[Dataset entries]
*** Begin section ***
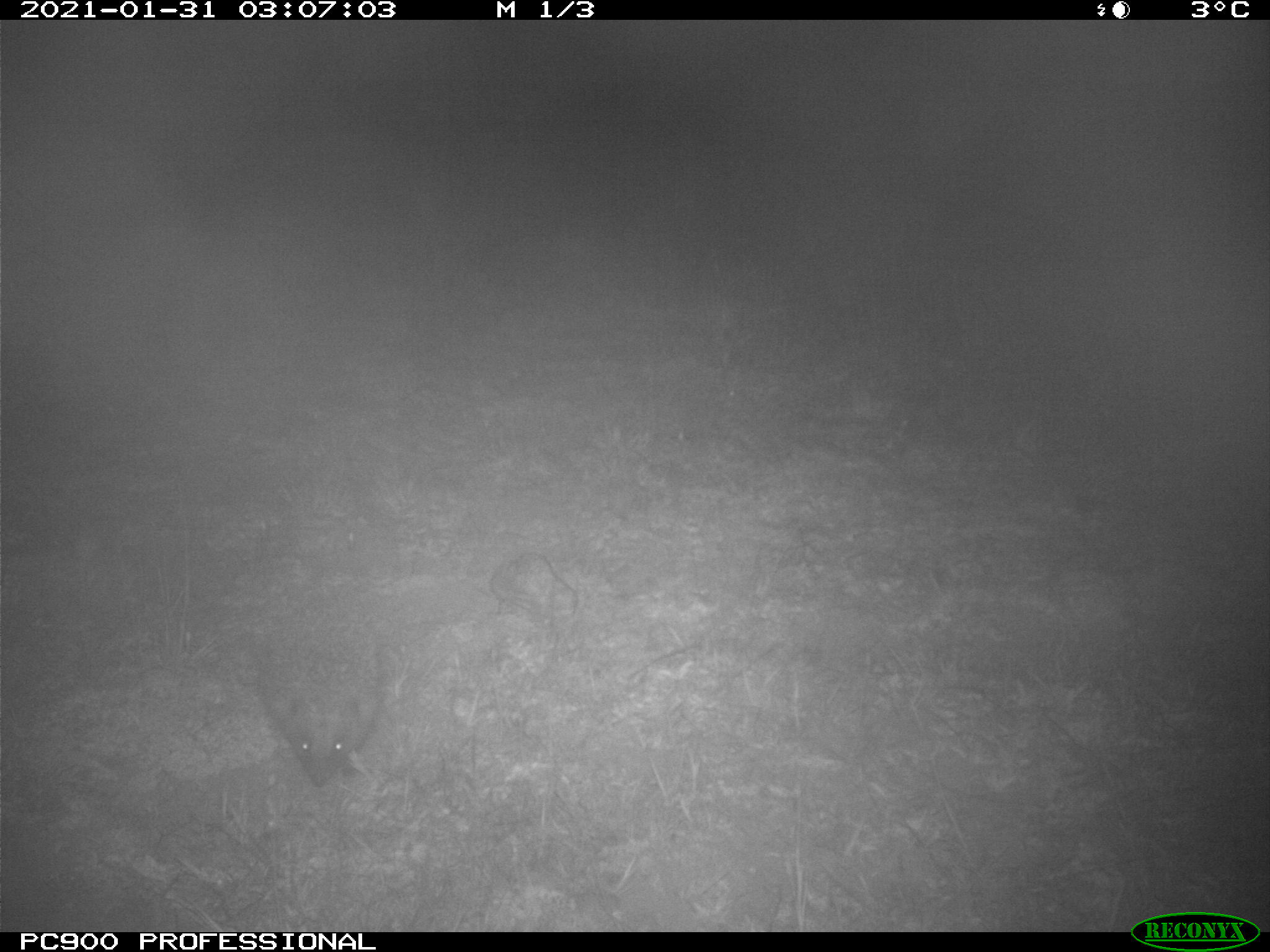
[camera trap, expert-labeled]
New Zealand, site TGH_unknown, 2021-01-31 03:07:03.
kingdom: Animalia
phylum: Chordata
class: Mammalia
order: Eulipotyphla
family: Erinaceidae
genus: Erinaceus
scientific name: Erinaceus europaeus europaeus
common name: european hedgehog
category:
*** End section ***
Retype the entries exactly, skipping every picture.

[camera trap, expert-labeled]
New Zealand, site TGH_unknown, 2021-01-31 03:07:03.
kingdom: Animalia
phylum: Chordata
class: Mammalia
order: Eulipotyphla
family: Erinaceidae
genus: Erinaceus
scientific name: Erinaceus europaeus europaeus
common name: european hedgehog
category:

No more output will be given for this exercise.